*Your assignment:* Could you filter the records below and keep only the lines with the word "отверстий"?

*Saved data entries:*
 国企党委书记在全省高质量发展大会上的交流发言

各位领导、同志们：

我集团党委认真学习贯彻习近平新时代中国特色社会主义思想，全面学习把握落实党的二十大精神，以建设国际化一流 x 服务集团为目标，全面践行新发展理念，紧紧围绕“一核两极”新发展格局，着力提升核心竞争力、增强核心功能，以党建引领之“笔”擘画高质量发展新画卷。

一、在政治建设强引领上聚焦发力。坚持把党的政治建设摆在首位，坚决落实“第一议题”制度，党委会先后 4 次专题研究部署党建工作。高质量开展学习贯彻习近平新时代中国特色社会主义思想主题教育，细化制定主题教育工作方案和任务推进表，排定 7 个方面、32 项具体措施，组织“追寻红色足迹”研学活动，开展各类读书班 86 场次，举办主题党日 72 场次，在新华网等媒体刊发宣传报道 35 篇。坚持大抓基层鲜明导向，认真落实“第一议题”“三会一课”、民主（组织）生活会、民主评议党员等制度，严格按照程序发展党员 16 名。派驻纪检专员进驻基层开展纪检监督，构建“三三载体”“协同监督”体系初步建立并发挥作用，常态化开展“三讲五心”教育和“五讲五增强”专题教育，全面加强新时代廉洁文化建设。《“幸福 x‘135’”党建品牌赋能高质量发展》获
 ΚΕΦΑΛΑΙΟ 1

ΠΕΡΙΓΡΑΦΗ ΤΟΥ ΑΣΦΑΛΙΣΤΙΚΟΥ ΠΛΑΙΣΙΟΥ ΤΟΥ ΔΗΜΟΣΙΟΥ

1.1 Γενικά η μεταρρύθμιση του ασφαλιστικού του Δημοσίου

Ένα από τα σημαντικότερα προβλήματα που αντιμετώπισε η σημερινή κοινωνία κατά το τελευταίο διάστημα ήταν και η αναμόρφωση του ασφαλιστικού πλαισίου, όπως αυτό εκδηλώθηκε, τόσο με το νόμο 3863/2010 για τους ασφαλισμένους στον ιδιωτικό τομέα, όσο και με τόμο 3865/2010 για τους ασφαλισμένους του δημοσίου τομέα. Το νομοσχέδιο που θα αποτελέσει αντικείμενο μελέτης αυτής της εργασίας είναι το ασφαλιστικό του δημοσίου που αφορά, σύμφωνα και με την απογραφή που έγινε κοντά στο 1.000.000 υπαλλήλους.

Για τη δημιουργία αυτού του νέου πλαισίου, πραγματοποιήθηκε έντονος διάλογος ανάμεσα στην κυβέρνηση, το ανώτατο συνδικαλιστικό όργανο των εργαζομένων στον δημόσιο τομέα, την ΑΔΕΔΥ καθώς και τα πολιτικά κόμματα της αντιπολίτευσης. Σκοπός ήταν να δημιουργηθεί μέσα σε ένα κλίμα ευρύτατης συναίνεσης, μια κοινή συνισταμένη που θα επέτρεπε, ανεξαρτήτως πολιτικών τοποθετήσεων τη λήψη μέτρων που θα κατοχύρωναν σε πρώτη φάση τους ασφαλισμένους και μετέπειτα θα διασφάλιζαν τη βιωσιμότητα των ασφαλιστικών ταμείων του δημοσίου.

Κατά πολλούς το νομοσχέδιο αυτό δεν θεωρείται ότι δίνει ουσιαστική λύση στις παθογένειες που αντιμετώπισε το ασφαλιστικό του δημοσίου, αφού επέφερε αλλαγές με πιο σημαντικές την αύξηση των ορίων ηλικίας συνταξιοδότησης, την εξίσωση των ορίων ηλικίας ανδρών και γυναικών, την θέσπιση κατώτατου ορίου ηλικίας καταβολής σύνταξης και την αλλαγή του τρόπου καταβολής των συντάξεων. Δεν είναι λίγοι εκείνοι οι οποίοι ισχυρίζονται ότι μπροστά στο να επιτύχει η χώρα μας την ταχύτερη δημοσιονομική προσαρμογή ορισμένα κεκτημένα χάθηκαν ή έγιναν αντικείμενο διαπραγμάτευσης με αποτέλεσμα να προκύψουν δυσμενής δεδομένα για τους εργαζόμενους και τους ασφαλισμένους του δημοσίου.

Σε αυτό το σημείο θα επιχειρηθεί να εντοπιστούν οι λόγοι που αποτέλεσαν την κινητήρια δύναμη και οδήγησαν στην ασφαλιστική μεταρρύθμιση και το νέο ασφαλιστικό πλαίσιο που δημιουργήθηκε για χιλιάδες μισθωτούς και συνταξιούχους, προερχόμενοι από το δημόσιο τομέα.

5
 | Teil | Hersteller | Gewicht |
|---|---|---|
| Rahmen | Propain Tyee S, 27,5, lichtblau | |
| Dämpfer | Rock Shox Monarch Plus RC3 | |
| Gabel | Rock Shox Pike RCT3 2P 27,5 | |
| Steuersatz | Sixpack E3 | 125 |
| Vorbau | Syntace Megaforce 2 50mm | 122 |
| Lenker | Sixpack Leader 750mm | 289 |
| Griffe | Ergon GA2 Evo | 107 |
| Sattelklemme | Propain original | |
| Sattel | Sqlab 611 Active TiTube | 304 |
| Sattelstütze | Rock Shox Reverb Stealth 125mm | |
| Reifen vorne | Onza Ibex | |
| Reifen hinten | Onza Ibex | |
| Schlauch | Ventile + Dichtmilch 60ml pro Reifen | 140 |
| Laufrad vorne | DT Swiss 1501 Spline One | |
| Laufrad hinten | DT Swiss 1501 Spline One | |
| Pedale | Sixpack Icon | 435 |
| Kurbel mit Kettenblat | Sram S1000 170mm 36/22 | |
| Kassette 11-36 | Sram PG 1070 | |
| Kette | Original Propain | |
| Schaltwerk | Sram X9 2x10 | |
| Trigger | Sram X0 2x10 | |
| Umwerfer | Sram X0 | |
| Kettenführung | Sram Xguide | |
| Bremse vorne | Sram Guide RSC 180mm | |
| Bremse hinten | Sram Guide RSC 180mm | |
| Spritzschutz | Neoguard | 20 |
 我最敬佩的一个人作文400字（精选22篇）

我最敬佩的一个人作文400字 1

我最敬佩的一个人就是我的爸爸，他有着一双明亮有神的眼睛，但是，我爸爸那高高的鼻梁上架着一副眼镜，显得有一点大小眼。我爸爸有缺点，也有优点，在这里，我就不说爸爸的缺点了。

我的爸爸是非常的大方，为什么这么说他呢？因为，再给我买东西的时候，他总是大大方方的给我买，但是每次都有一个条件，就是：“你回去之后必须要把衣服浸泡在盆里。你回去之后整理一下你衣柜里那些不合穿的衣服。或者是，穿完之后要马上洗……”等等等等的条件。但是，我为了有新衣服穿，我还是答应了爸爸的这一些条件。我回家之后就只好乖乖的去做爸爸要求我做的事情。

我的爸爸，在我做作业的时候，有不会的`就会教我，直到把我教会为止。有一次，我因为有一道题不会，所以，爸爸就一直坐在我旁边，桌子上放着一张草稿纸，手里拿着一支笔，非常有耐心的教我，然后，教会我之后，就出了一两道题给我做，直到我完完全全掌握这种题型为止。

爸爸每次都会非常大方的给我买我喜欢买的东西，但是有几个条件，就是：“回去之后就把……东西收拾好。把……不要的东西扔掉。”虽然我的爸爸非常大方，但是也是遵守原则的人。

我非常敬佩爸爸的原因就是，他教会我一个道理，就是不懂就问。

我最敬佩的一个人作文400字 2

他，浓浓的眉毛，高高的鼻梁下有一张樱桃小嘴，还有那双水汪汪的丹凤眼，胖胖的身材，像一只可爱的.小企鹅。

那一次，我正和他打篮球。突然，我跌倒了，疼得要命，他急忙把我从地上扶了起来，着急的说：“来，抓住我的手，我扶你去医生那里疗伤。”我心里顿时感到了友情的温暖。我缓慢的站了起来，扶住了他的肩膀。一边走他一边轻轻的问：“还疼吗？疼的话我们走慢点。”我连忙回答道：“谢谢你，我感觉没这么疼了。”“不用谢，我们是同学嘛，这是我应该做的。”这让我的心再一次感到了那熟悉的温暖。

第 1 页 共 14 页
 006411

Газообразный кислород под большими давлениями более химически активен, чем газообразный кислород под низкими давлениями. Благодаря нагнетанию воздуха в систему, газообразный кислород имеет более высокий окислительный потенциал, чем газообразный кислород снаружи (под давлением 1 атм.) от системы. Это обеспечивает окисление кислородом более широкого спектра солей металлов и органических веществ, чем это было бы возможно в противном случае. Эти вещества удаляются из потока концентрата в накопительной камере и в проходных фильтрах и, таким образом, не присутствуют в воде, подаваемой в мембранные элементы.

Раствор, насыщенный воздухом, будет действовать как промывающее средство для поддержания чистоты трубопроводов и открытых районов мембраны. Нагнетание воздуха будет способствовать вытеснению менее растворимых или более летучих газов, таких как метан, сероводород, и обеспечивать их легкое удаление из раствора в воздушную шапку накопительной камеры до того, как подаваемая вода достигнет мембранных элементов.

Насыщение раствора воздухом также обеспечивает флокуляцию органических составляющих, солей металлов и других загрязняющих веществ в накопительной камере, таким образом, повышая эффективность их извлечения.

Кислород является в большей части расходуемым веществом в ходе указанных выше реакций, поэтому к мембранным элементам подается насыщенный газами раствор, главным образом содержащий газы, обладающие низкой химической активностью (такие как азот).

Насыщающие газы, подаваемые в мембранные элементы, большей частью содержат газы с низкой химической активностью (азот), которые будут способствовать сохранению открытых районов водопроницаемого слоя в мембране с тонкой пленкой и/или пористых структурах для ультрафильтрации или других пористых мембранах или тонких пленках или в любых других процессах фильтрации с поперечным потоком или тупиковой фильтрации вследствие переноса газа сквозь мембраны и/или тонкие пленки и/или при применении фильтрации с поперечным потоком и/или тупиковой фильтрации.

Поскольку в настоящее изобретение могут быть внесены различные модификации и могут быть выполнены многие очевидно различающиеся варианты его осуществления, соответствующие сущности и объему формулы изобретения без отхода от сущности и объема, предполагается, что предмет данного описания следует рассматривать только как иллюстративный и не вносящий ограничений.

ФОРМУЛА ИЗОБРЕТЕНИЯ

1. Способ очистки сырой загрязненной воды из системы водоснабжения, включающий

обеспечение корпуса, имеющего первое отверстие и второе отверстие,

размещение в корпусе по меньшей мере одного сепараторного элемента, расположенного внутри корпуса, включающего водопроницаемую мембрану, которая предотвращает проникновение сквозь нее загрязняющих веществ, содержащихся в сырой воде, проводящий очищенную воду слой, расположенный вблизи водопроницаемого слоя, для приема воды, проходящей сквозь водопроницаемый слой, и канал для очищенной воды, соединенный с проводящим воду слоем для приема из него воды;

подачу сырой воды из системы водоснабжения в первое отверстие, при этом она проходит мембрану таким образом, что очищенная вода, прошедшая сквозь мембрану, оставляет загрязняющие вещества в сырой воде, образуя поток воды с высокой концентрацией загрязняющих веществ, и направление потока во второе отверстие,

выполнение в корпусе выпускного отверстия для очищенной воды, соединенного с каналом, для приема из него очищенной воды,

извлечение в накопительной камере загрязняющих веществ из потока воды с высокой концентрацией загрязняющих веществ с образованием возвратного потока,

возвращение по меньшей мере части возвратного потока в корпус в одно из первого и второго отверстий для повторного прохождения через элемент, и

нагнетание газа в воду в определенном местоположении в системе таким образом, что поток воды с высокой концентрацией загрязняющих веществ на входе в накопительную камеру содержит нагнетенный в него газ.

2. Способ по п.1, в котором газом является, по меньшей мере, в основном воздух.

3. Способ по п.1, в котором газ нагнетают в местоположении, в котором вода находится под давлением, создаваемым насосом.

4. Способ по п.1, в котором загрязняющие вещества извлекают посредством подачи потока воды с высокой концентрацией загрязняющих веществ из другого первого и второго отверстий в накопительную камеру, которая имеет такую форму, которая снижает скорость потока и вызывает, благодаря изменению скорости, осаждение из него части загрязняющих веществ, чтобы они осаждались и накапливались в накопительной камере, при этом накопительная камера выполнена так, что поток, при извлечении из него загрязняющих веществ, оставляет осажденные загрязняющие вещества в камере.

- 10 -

*Response:*
возвращение по меньшей мере части возвратного потока в корпус в одно из первого и второго отверстий для повторного прохождения через элемент, и
4. Способ по п.1, в котором загрязняющие вещества извлекают посредством подачи потока воды с высокой концентрацией загрязняющих веществ из другого первого и второго отверстий в накопительную камеру, которая имеет такую форму, которая снижает скорость потока и вызывает, благодаря изменению скорости, осаждение из него части загрязняющих веществ, чтобы они осаждались и накапливались в накопительной камере, при этом накопительная камера выполнена так, что поток, при извлечении из него загрязняющих веществ, оставляет осажденные загрязняющие вещества в камере.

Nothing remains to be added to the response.